WILLIAM: In your dreams, Cinderella. You’re the only one I’m wining and dining.

ME: I hope you’re not planning to get me drunk at four in the afternoon.

WILLIAM: Only if you ask nicely.

ME: Well, since I know you’re paying because you have a complex about that…

WILLIAM: Hey, I wouldn’t turn down a free burger.

ME: Fine, then I’ll pay.

WILLIAM: Absolutely not. You’re not paying for our first date.

ME: See? I’m never going to pay for food again, am I?

WILLIAM: Not with me you’re not.

ME: This seems very one-sided.

WILLIAM: It’s a burger, Cinderella. You’ll live.

ME: Fine, but I’m paying next time.

WILLIAM: TWO DATES? You really are flirting with me.

ME: Oh, piss off.

CHAPTER THIRTY-SEVEN – GRACE

Full Circle

The butterflies in my belly were insane.

They were all high on crack.
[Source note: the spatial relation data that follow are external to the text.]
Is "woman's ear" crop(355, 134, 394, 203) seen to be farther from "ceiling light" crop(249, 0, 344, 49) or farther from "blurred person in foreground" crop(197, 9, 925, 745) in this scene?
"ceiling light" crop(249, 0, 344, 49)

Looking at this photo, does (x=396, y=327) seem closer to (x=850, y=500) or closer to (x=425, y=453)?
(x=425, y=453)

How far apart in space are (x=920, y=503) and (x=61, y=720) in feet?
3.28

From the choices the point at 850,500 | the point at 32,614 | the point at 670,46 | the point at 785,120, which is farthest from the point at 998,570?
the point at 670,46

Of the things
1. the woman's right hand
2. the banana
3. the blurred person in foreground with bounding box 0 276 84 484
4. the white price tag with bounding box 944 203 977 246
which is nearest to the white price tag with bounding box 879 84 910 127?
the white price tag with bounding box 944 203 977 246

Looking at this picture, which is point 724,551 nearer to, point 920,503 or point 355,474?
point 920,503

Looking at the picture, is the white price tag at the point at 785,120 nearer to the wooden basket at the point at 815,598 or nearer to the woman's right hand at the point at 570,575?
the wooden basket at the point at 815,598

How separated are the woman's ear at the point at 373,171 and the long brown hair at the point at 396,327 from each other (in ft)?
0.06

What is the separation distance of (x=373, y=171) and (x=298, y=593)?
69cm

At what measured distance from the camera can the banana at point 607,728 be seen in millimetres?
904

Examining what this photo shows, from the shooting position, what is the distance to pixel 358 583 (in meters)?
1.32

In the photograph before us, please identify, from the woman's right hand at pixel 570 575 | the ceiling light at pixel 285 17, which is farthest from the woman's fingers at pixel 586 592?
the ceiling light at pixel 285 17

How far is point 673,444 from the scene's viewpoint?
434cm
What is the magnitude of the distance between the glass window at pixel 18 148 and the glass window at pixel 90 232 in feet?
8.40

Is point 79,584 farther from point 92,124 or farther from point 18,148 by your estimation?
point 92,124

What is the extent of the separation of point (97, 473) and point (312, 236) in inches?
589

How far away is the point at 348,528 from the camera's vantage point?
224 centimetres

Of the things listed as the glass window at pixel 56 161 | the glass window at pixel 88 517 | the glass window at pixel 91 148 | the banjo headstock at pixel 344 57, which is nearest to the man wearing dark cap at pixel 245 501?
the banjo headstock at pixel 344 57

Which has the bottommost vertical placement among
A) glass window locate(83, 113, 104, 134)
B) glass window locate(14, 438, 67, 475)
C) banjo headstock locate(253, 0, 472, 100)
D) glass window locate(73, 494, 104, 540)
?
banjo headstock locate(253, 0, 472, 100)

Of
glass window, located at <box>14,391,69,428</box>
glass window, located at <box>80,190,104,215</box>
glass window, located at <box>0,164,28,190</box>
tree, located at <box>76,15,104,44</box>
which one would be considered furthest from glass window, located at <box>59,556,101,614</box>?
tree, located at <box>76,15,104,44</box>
They had to be. There was no other explanation for how nervous I was as I meandered towards Raymond Street.

It was all the butterflies’ fault. They were making me feel like this.

Why was I so nervous? I knew William. It wasn’t like this was a traditional first date—we’d spent an entire week together, and it’d almost been like I’d lost a limb for the past few days.

Four days.

It’d been four whole days since I’d seen him last, and I was falling apart at the seams with missing him.

He’d broken me.

Seeing him again was the only balm to that particular wound, and it terrified me how much I wanted to lay eyes on him. Was this normal? Was this how people felt in relationships?

I’d never felt it before.

Not on this level.

I looked up, and my gaze found him instantly. He was leaning against the wall next to Oscar’s, feet crossed at his ankles, and he was looking down at his phone. His black coat was open, showing his white shirt that was tucked into navy blue trousers, and I glanced at his shoes.

Brown.

So he did know his colours after all.

I raked my gaze back up his body to his face, and my heart skipped when he swung his dark eyes my way. His lips curved into a slow smile, and he tucked his phone in his pocket and pushed off the wall when I approached.

“Hi,” he said, smiling.

I tucked my hair behind my ear, feeling my cheeks warming. “Hi.”

He looked at me for a second then wrapped his arms around me, pressing his lips to the top of my head. My eyes fluttered shut as the warmth of his body enveloped me, and all the stress seemed to seep out of my body like he was funnelling it away from me.

“Is it weird if I tell you I missed you?” he asked quietly.

“Normally I’d say yes, but not this time.”

“Why, Grace, are you admitting that you missed me, too?”

“Don’t get cocky,” I murmured, pulling back. “I was promised food.”

William chuckled and turned to get the door. “I’ll buy you food, but then you have to tell me why your day was so bad on Tuesday.”

I nodded. “You’ve got a deal. Just let me eat first. I’m starving.”

I stepped inside the restaurant and to the side so he could join me. Calling Oscar’s a restaurant was a bit of a stretch—it was more of a burger bar than anything, and it was a bit of an Americanised version of it, too. It reminded me a lot of one I’d been to when I’d gone to New York with Amber to celebrate our twenty-first birthdays.

But the food was good, and I was hungry, so I didn’t care what it was. I just cared that it served food.

We placed our order on one of the order machines, grabbed a placard with a number, and went in search of an empty table. We found a small table that was high enough to need stool-height seats instead of chairs and snaffled it before anyone else could.

It wasn’t crazily busy, but I was happy there was enough background noise that it wouldn’t feel like we were about to break any kind of uncomfortable silence.